In the listing below, repeat word for word every line from the one containing "Among point 90,223" through the last line of the listing, including both.
** BEGIN MATERIAL FOR THIS EXERCISE **
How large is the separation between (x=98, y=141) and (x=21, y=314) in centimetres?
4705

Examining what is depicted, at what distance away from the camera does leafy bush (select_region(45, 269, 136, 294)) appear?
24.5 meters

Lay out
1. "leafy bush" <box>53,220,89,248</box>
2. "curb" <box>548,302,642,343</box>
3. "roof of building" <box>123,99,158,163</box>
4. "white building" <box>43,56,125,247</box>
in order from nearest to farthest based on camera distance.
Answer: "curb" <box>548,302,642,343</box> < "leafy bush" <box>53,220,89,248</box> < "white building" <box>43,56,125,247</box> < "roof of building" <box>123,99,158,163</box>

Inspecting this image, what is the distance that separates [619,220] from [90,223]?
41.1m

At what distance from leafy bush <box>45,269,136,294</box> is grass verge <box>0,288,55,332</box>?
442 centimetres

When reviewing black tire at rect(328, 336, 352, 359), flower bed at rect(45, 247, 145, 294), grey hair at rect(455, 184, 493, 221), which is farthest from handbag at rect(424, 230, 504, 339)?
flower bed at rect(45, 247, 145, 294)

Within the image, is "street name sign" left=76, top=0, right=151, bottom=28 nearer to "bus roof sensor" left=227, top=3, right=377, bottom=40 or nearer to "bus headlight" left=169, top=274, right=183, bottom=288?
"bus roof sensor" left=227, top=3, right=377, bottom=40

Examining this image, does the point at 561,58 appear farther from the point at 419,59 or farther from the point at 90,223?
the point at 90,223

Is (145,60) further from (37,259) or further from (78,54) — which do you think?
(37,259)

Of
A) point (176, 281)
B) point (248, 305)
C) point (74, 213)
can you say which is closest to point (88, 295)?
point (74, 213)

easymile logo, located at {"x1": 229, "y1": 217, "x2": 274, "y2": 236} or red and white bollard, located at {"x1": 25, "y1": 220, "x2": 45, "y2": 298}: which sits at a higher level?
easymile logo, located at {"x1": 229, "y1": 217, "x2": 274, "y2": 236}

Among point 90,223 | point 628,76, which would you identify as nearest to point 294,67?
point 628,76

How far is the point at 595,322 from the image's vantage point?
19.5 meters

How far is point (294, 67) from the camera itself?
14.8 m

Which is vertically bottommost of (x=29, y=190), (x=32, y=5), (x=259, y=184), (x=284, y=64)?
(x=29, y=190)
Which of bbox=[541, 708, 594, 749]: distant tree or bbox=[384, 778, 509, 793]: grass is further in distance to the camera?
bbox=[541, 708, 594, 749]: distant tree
** END MATERIAL FOR THIS EXERCISE **
◆ TASK RESULT ◆
Among point 90,223 | point 628,76, which would you identify as nearest to point 294,67?
point 628,76

How far is the point at 595,322 from the image's vantage point?
19.5 meters

How far is point (294, 67) from the camera itself?
14.8 m

Which is vertically bottommost of (x=29, y=190), (x=32, y=5), (x=259, y=184), (x=284, y=64)?
(x=29, y=190)
Which of bbox=[541, 708, 594, 749]: distant tree or bbox=[384, 778, 509, 793]: grass is further in distance to the camera?
bbox=[541, 708, 594, 749]: distant tree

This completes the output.